An exact copy is needed of the lines in the entries below from the line with "Matériel pour la téléconsultation médicale" up to and including the line with "Online Angel Card", and of nothing else. Leave the pictures out.
### Data listing
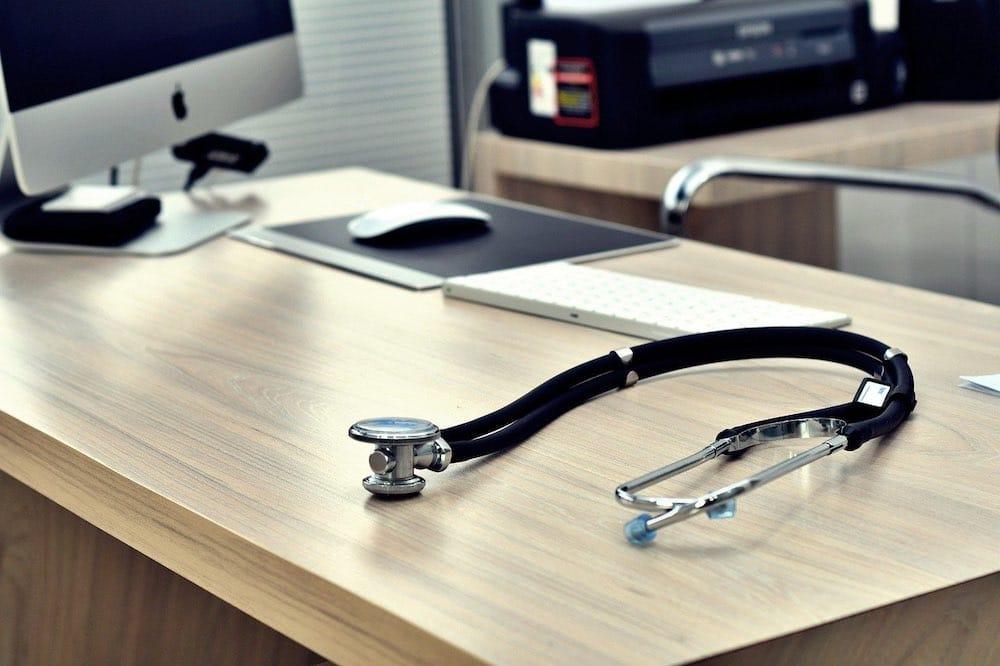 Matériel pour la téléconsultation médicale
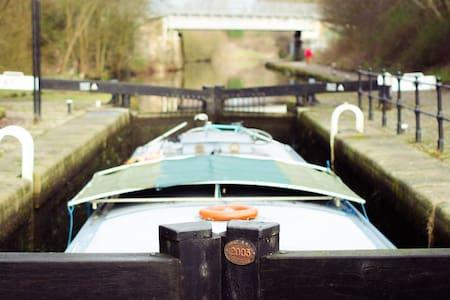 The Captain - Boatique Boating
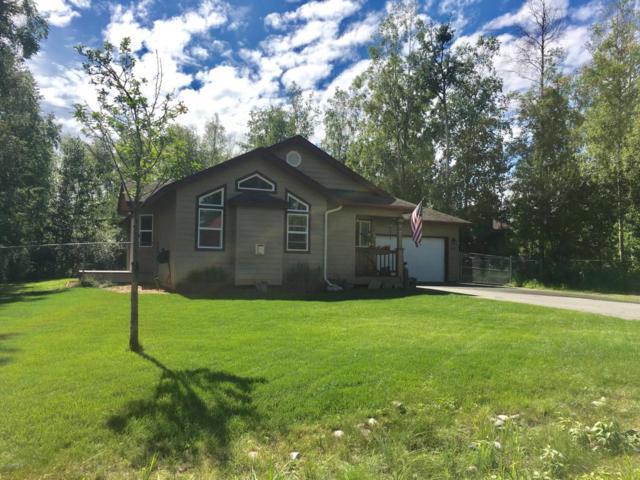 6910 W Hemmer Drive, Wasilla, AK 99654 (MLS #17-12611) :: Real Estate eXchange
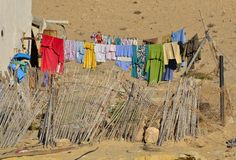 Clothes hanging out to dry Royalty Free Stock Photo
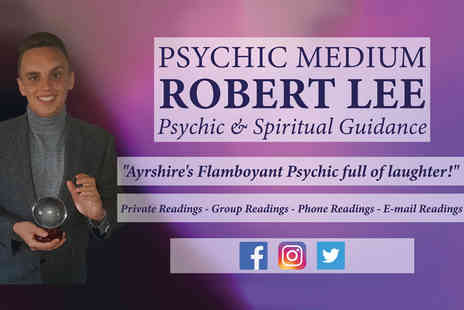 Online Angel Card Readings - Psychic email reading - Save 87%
######
### Data listing
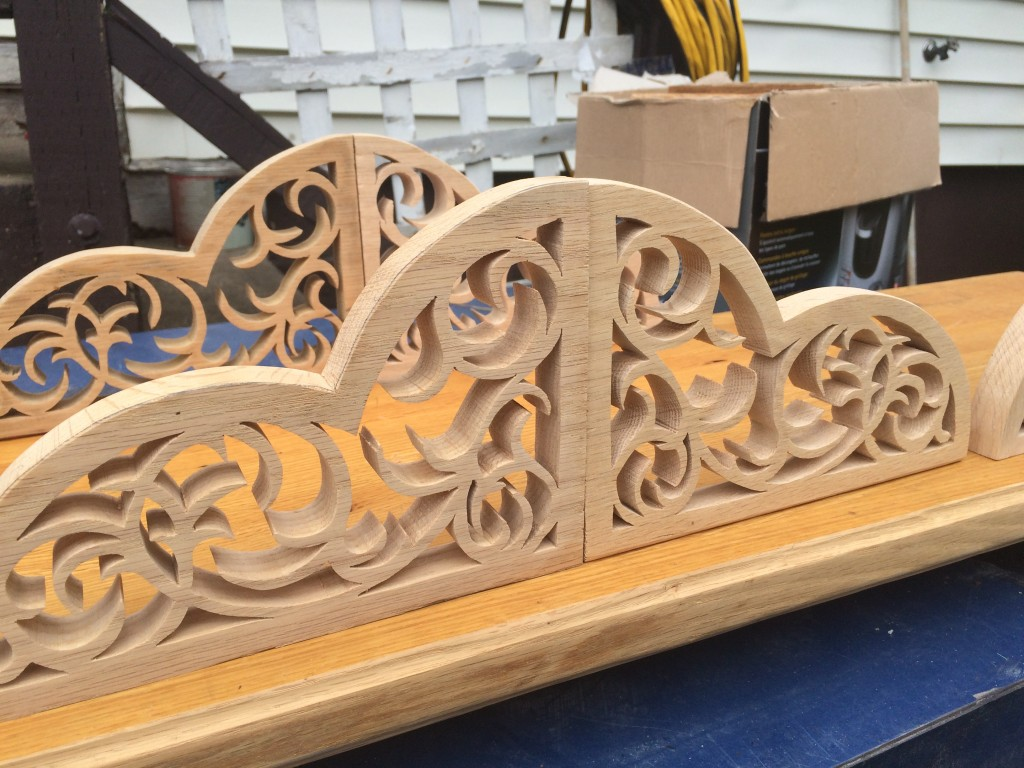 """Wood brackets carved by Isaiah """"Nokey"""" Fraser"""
######
-- Exercise output --
 Matériel pour la téléconsultation médicale
 The Captain - Boatique Boating
 6910 W Hemmer Drive, Wasilla, AK 99654 (MLS #17-12611) :: Real Estate eXchange
 Clothes hanging out to dry Royalty Free Stock Photo
 Online Angel Card Readings - Psychic email reading - Save 87%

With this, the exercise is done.